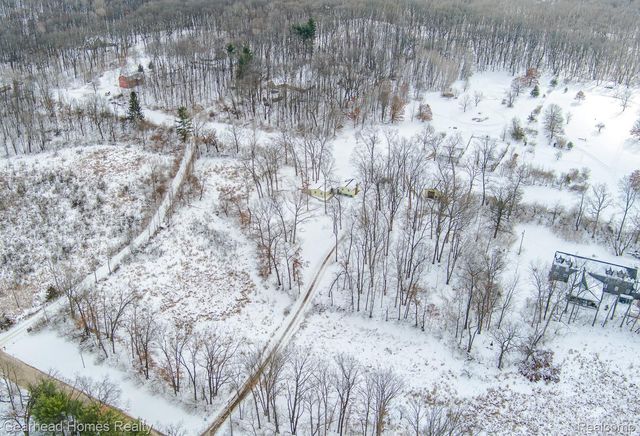 12749 Shaffer Road, Springfield Charter Township, MI 48350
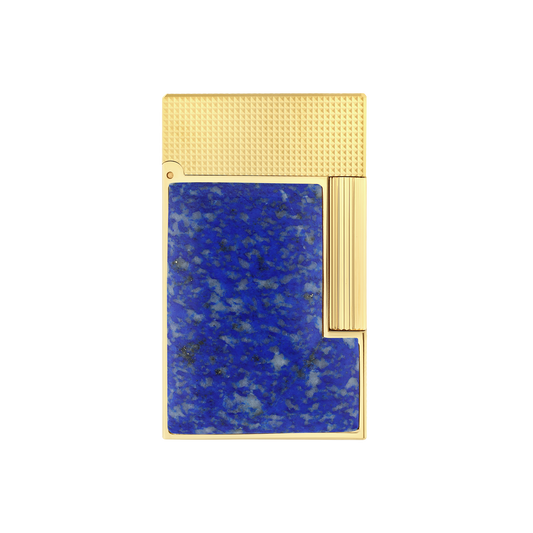 C16105 - STDUPONT - France - Lapis-Lazuli - 1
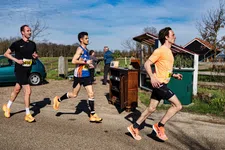 Thumbnail for article: Door fout op medaille stonden er acht kasten langs parcours Acht Kastelenloop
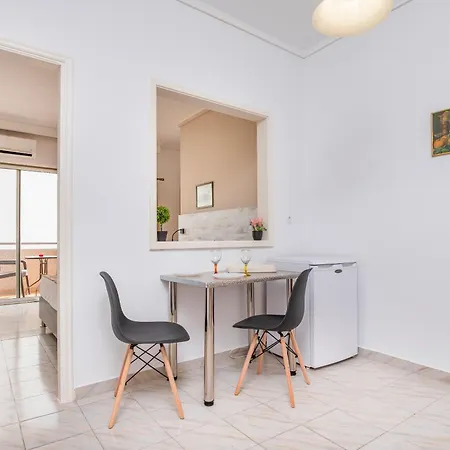 Apartmán City Life Marina No. 5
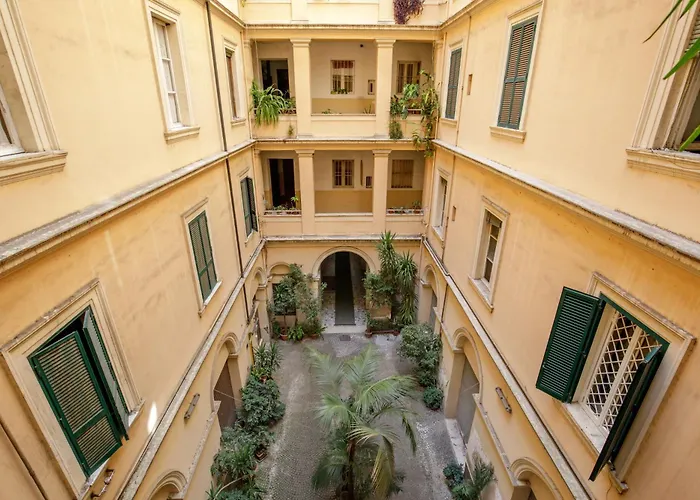 Sognando Trastevere Rome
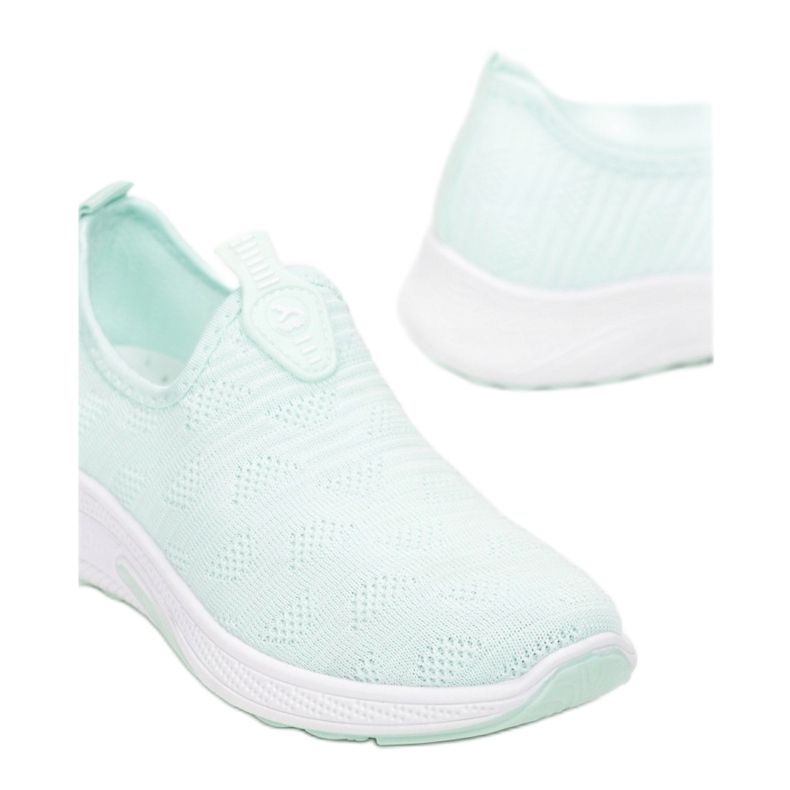 Vices Schraubstöcke 9177-17-61-grün 1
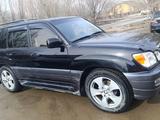 Lexus LX 470 2000 года за 7 200 000 тг. в Актобе – фото 3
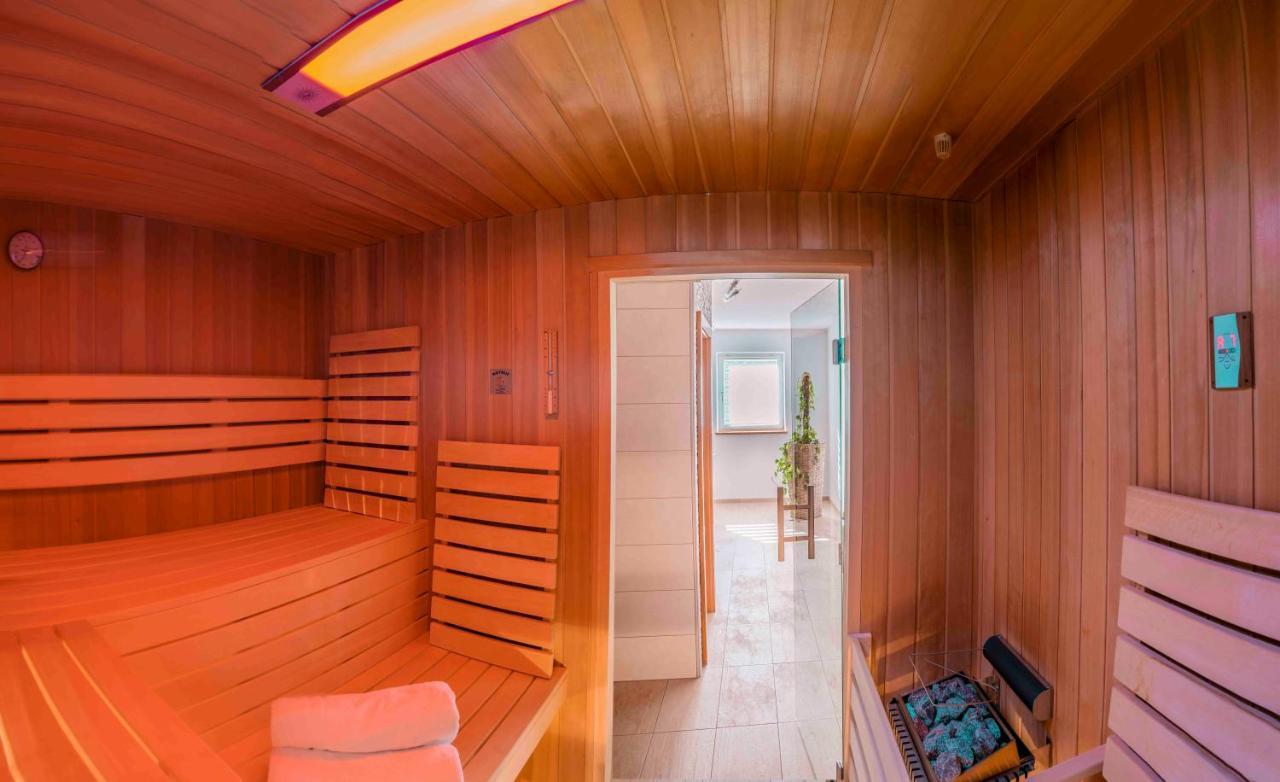 Apartament Adlerhof St. Leonhard im Pitztal Zewnętrze zdjęcie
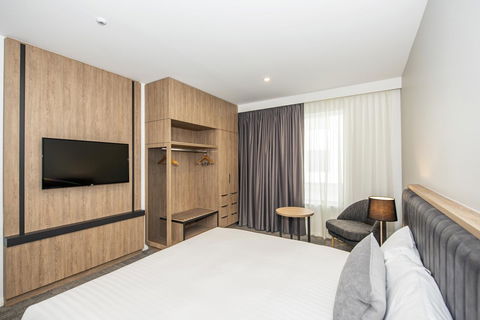 Ingot Hotel Perth, Ascend Hotel Collection - Accommodation Main Beach 15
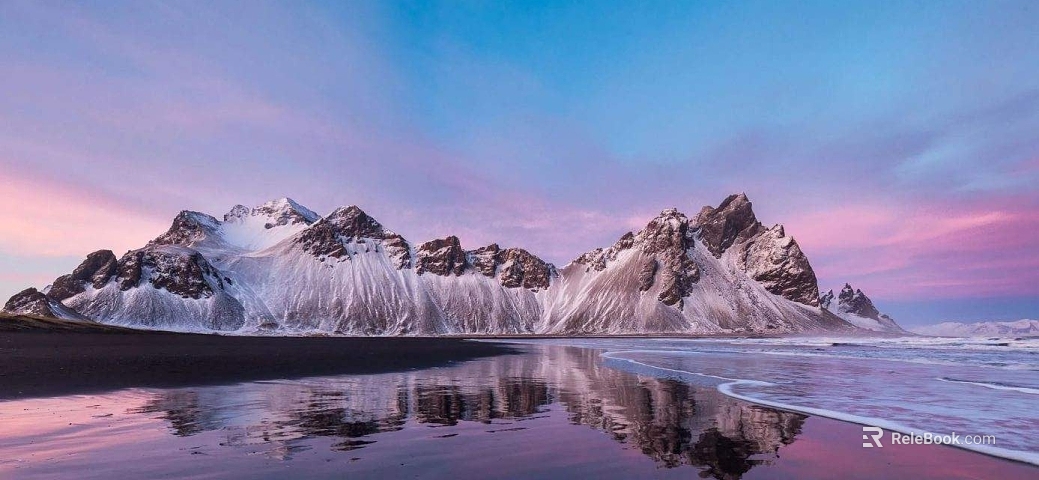 Wild Scenery texture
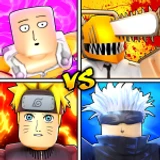 Anime Power Tycoon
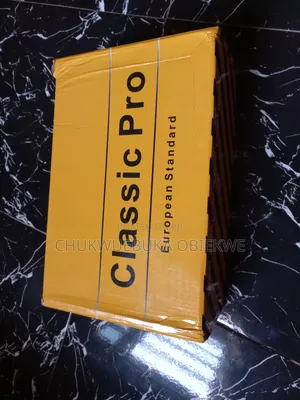 Classic Pro European Safety Shoe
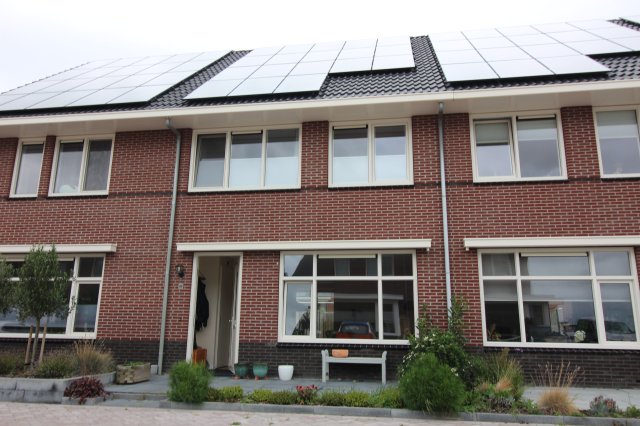 Oostmeep Harlingen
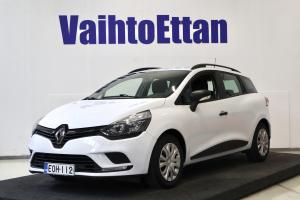 Renault Clio, EOH-112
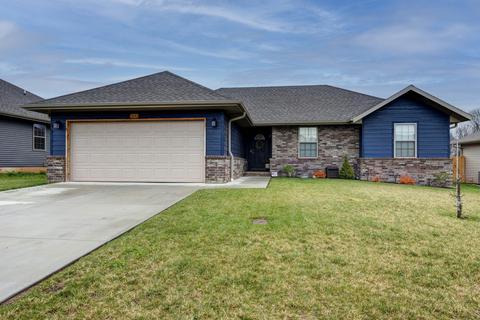 1040 S Christopher Ave, Springfield, MO 65802 photo 1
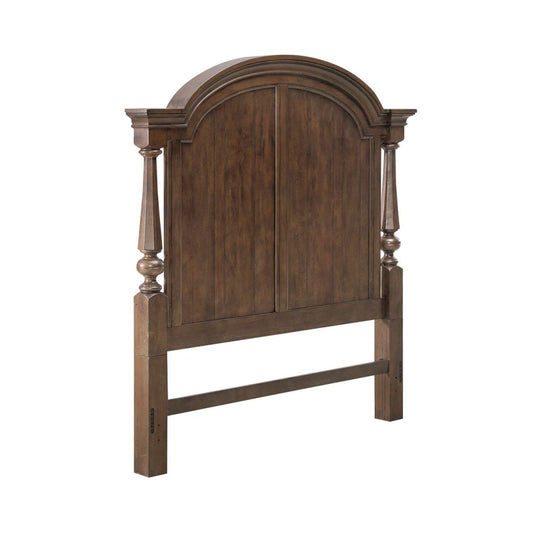 Arden Road - Arched Poster Headboard Poster Headboards by Liberty Furniture - Walls Furniture & Mattress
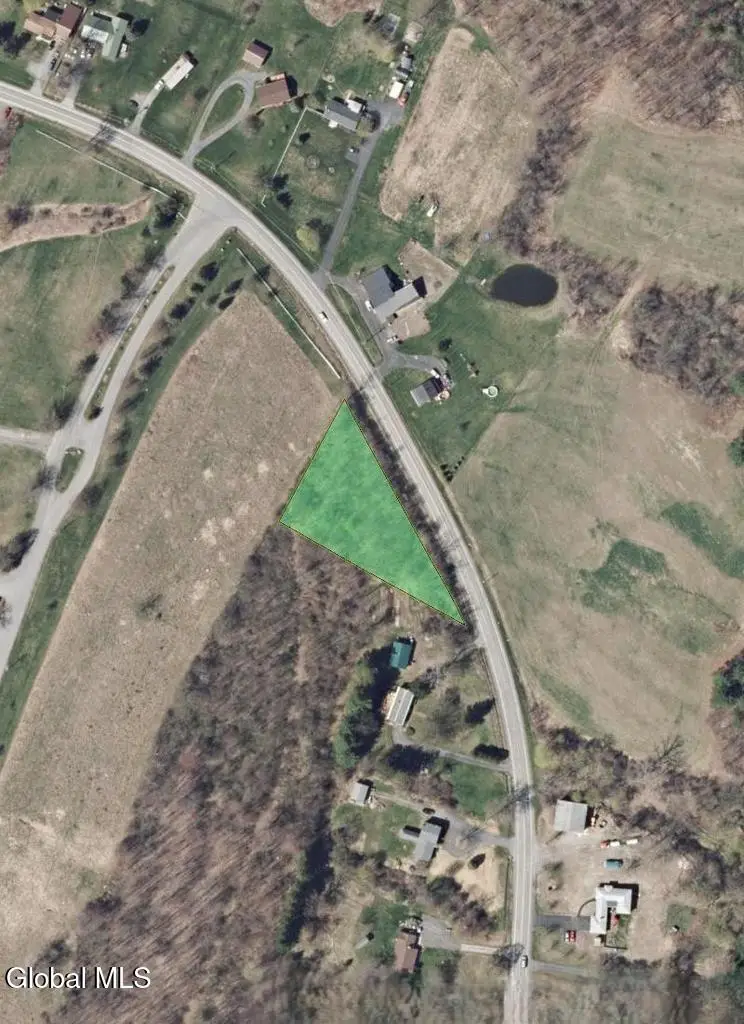 L97 County Route 76, Stillwater, NY 12170 - #1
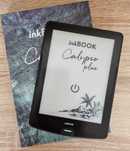 Inkbook Calypso Plus, etui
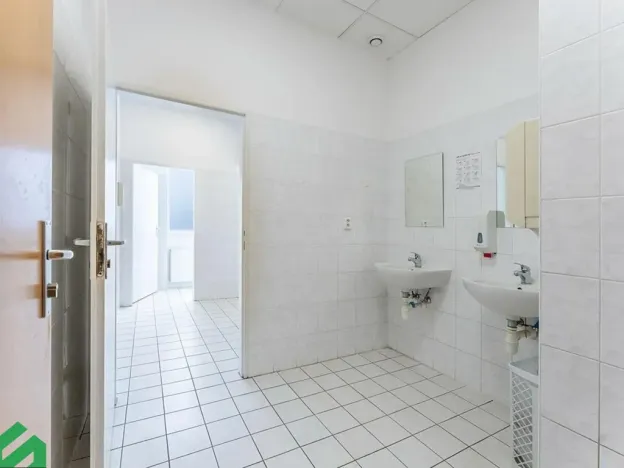 Pronájem kanceláře, Praha - Strašnice, V olšinách, 18 m2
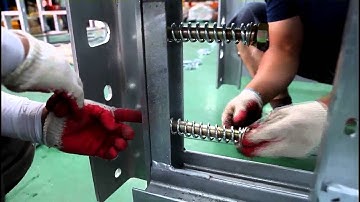 CCSI (Non-parallel)  Installation Video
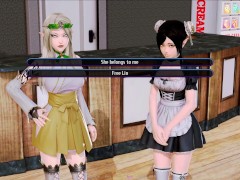Harem Hotel - (PT 28)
..........
**Description of the task:** Can you convert all of the material above into a JSON list of strings, one string per line, with blank lines and the picture markers left out?

**Reply to the task:**
[
  " 12749 Shaffer Road, Springfield Charter Township, MI 48350",
  " C16105 - STDUPONT - France - Lapis-Lazuli - 1",
  " Thumbnail for article: Door fout op medaille stonden er acht kasten langs parcours Acht Kastelenloop",
  " Apartmán City Life Marina No. 5",
  " Sognando Trastevere Rome",
  " Vices Schraubstöcke 9177-17-61-grün 1",
  " Lexus LX 470 2000 года за 7 200 000 тг. в Актобе – фото 3",
  " Apartament Adlerhof St. Leonhard im Pitztal Zewnętrze zdjęcie",
  " Ingot Hotel Perth, Ascend Hotel Collection - Accommodation Main Beach 15",
  " Wild Scenery texture",
  " Anime Power Tycoon",
  " Classic Pro European Safety Shoe",
  " Oostmeep Harlingen",
  " Renault Clio, EOH-112",
  " 1040 S Christopher Ave, Springfield, MO 65802 photo 1",
  " Arden Road - Arched Poster Headboard Poster Headboards by Liberty Furniture - Walls Furniture & Mattress",
  " L97 County Route 76, Stillwater, NY 12170 - #1",
  " Inkbook Calypso Plus, etui",
  " Pronájem kanceláře, Praha - Strašnice, V olšinách, 18 m2",
  " CCSI (Non-parallel)  Installation Video",
  "Harem Hotel - (PT 28)"
]